The solution to the problem raised by the appeal lies in the application of simple, fundamental principles of law. The employer here, by. written agreement, made the Union its agent to furnish potential *252workmen. The sentence, “The Contractor shall notify the Union immediately when such employees are hired” (Paragraph B, Article II, Master Agreement), clearly imports that workmen furnished by the Union are not employees until accepted at the job site. The same conclusion is forced by paragraph B, Article IX, Master Agreement, providing that “Unions may furnish forms when referring employees for hiring * * (Emphasis supplied.) Posey simply was not hired as an employee until accepted at the job site.
The further question then is: what effect must be given the arrangement (“Special Working Rules”, Appendix A, Master Agreement) for travel allowance and transportation to be paid to the potential employee for going from Phoenix, Arizona, to the job site in order to present himself for hiring? The answer to this question is plain and wholly dispositive of the case.

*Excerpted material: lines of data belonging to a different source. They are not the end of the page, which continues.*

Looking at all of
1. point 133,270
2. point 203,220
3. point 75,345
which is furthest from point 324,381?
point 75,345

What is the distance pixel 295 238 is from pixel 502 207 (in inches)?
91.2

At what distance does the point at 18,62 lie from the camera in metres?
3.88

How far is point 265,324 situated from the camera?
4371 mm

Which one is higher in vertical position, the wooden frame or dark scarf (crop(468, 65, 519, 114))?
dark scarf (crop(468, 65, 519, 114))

The offer of Merritt-Chapman & Scott to compensate workmen for travel to the job site is not in itself a contract and cannot be raised to the dignity of a unilateral contract until acceptance by. substantial performance. 1, Corbin on Contracts, 144, § 49. Posey never reached the job site nor presented himself for hiring, and hence, in my opinion, under no possible consideration of the law and the facts could it be found that Merritt-Chapman & Scott was contractually obligated to him.

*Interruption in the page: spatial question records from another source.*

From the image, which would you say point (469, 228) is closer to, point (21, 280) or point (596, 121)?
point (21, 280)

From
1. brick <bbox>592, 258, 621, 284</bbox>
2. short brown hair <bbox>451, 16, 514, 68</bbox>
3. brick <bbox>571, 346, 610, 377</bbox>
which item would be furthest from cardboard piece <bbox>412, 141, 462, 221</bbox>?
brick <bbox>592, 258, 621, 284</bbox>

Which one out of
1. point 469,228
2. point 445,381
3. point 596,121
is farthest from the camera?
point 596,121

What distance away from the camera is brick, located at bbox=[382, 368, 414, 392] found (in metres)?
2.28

However, if it be assumed that performance by Posey was substantial and therefore sufficient to create a firm obligation to-pay him travel allowance and transportation, there is still to be faced the insurmountable hurdle that the contract is not one for employment — that is, one which creates the status of master and servant.

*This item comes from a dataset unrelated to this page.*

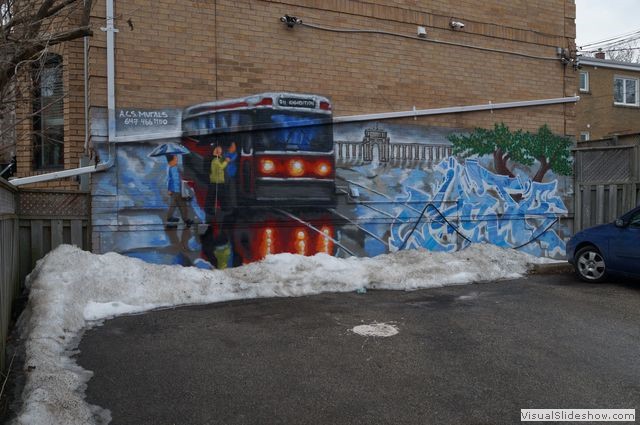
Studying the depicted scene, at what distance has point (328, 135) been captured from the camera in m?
10.4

“Contracts for the rendition of services ordinarily result in one of three general classifications — such contracts may create a partnership, that of an independent contractor, or that of master and servant * * *. By considering the elements of these three general classifications, we eliminate those that do not fit the facts and thus determine the correct relationship created by the contracts.” United States v. Wholesale Oil Co., 10 Cir., 154 F.2d 745, 747.
A.R.S. §§ 23-902, subd. C of the Workmen’s Compensation Act provides:
“A person engaged in work for another, and who while so engaged is independent of the employer in the execution of the work and not subject to the rule or control of the person for whom the work is done, but is engaged only in the performance of a definite job or piece of work, and is subordinate to the employer only in effecting a result in accordance with the employer’s-design, is an independent contractor * * *”
*253This section has been construed numerous times. The test has been held to be whether the alleged employer retains control over the method of reaching the required result or whether his control is limited to the result reached, leaving the method to the other party. Barker v. General Petroleum Corp., 72 Ariz. 187, 232 P.2d 390, modified 72 Ariz. 238, 233 P.2d 449; Industrial Commission v. Navajo County, 64 Ariz. 172, 167 P.2d 113; Industrial Commission v. Byrne, 62 Ariz. 132, 155 P.2d 784.
Workmen leaving Phoenix to present themselves at the job site for hiring were not in any way under the control of Merritt-Chapman & Scott. No control was exercised over either the manner or the method by which they reached the job site. They were at liberty to travel by airplane, bus, automobile or other means of conveyance, and by any route, direct or circuitous.
I am of the opinion that the award of the Industrial Commission must be affirmed.